Attorney Reardon states: "This case was complicated by the fact that there were many sub-contractors on the site, each pointing the finger at the other. After depositions were taken, it became clear that L. K. Sheet Metal and its parent corporation, Kleeberg Sheet Metal, were responsible for the nylon webbing and the rigging that failed. My client is pleased that this case has now concluded with a fair settlement before a trial. He has been through a long and painful recuperation from his injuries and can now move on with his life. "
New London Woman Receives $1.3 Million Settlement
A New London woman, seriously injured in an accident while a patient at Bayview Health Care Center of Waterford, Connecticut, has settled her personal injury lawsuit today for $1.3 million. Patricia Payne filed her case in the New London Superior Court two years ago against Bayview Health Care Center. On October 16, 1999, Patricia Payne, was being transferred from her wheelchair to a bed by a Hoyer lift. She had been a paraplegic for many years and was residing at Bayview as a patient. Since Ms. Payne was not ambulatory, in order to move her from her wheelchair to a bed, or vice versa, she was transferred by means of a Hoyer lift, which is a hydraulic device, unpowered and hand-operated. It lifts a person using a net or nylon sling attached to lifting arms and pulleys. Proper use of the Hoyer lift usually requires two people: one to operate the lift and another to guide the patient. On this occasion, the sling on the Hoyer tore apart, and Ms. Payne dropped suddenly to the floor, suffering a compound fracture of her left tibia. Since her fracture never healed properly, Ms. Payne suffered infections and eventually was required to undergo an above-the-knee amputation of her left leg in July, 2001. After the accident, Ms. Payne returned to Bayview as a patient where she remained until she moved in with her daughter in October, 2000.
Ms. Payne, age 52, has been represented in her lawsuit by Robert I. Reardon, Jr., of The Reardon Law Firm, P.C. of New London. Reardon retained an expert in the field of nursing care, an engineer and a hospital administrator to testify to the proper procedures for the use of Hoyer lift and the necessity of inspecting the equipment thoroughly for defects before using it. After depositions of nursing personnel involved in the incident, a mediation was conducted by former Connecticut Supreme Court Chief Justice John A. Speziale, and The Hartford Insurance Company, insurer for Bayview Health Care Center, agreed to pay the settlement to resolve the claim.
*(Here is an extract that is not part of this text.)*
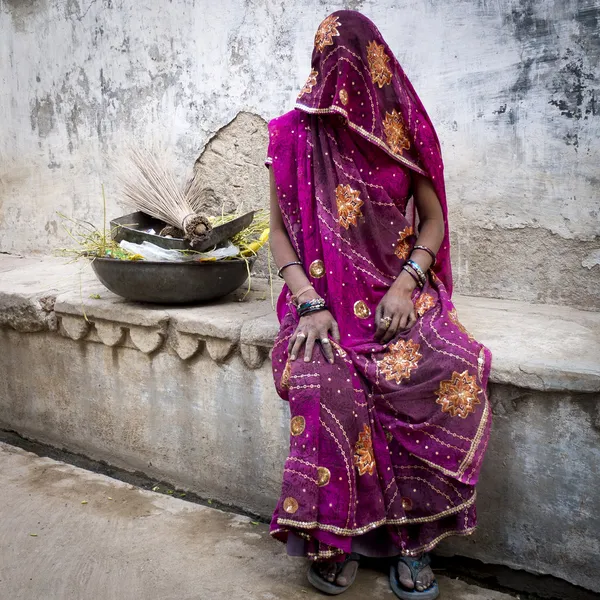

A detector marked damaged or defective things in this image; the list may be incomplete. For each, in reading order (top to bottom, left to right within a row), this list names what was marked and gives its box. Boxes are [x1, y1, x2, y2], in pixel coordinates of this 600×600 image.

Reardon stated, "Ms. Payne has suffered a great deal since her accident, and will be able to purchase a handicapped accessible home, anew wheelchair, a handicapped accessible van, and will have a much better quality of life because of this settlement. She and I are so pleased that she can now live with her family in a setting that will allow her to enjoy the rest of her life."
Past results are not meant to be a guarantee of future success in any particular case.